Fukushima
Hana Usui
2019
Artist Statement
I began studying Japanese calligraphy when I was a child and was a student of a well-known master. In 1999 I moved away completely from the character aspect. My abstract drawings are made with white or black oil paint, which I overlay onto ink washes or photographs. I am interested in the relationship between oil drawing and ink painting or photography, between linear conciseness and spaciousness. Since 2014 I have been using my artistic vocabulary mainly to address injustices within the environmental, political and social realms of Japan. I try to give the subject a new dimension by avoiding anything too striking or purely documentary. Thanks to this distancing and instead using mere suggestion and the symbolic in the artistic media, my works achieve a quiet intensity and at the same time remain open to questions. In this way, freed of their historical context, warning and entreaty demonstrate their enduring validity.

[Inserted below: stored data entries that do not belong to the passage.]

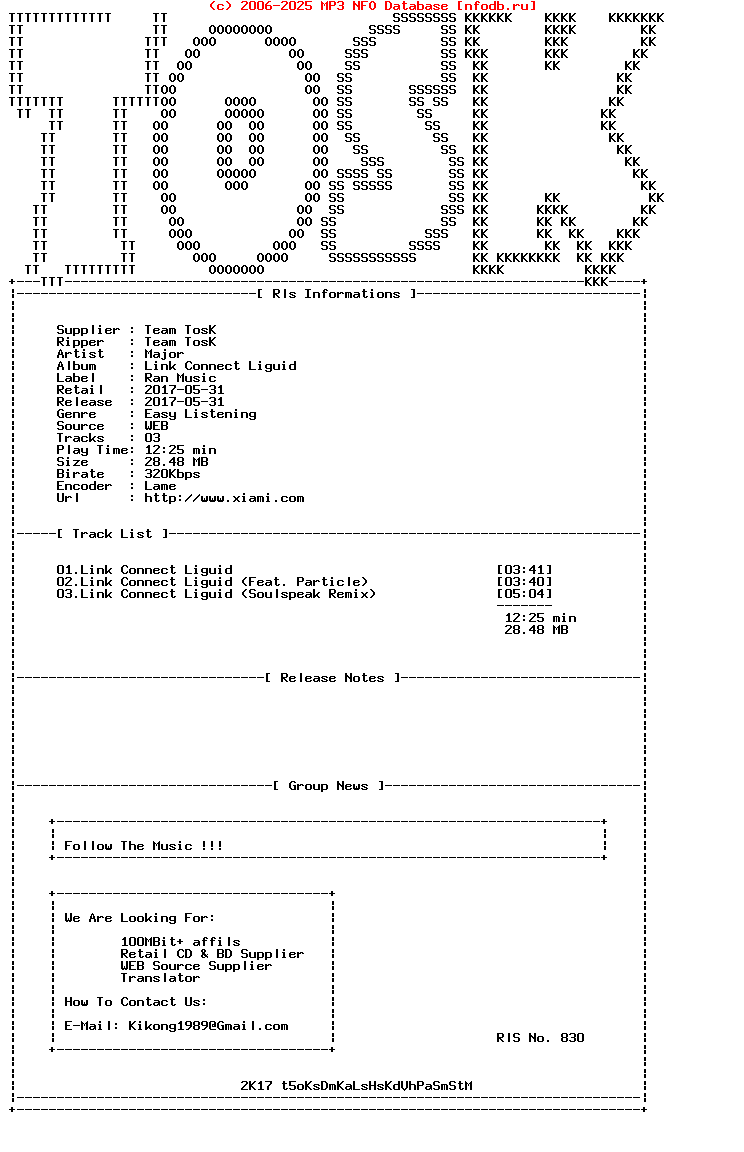 (c) 2006-2025 MP3 NFO Database [nfodb.ru]

[ Rls Informations ]

Supplier : Team TosK
Ripper : Team TosK
Artist : Major
Album : Link Connect Liguid
Label : Ran Music
Retail : 2017-05-31
Release : 2017-05-31
Genre : Easy Listening
Source : WEB
Tracks : 03
Play Time: 12:25 min
Size : 28.48 MB
Birate : 320Kbps
Encoder : Lame
Url : http://www.xiami.com

[ Track List ]

01.Link Connect Liguid [03:41]
02.Link Connect Liguid (Feat. Particle) [03:40]
03.Link Connect Liguid (Soulspeak Remix) [05:04]

12:25 min
28.48 MB

[ Release Notes ]

[ Group News ]

Follow The Music !!!

We Are Looking For:

100MBit+ affils
Retail CD & BD Supplier
WEB Source Supplier
Translator

How To Contact Us:

E-Mail: Kikong1989@Gmail.com

RlS No. 830

2K17 t5oKsDmKaLsHsKdVhPaSmStM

I have always been aware of numerous injustices in Japan. Ever since the nuclear disaster in Fukushima and the way the Japanese government acted upon it, and still does, I have in a sense lost hope that my country will be saved. Freedom of the press in Japan is deteriorating, and people are becoming less and less interested in politics. A text by the philosopher Konrad Paul Liessmann provided the title to my 13-part Fukushima series A Human Desert, Made by Humans. This title fits perfectly with a dystopian vision of my beautiful country in which my compatriots don't wake up and fight back. But that probably applies to the whole world ...
Artist Bio
Hana Usui (born 1974, Tokyo) studied art history at Waseda University and calligraphy in Tokyo. Exhibitions (selected): Japan Unlimited, frei_raum Q21 / MuseumsQuartier Wien, Vienna, and Show Me Your Wound, Dom Museum Wien (2018–19); Hans Hartung, Informel and Its Impact, The National Museum in Berlin (2010); Sensai, Residenzgalerie Salzburg (2009); Works on Paper, Manggha Museum of Japanese Art and Technology, Cracow (solo, 2009). Collections (selected): Albertina, Vienna; Dresden State Art Collections; Graphic Collection of the Academy of Fine Arts Vienna; Otto Mauer Collection, Vienna; The National Museums in Berlin; Wien Museum, Vienna.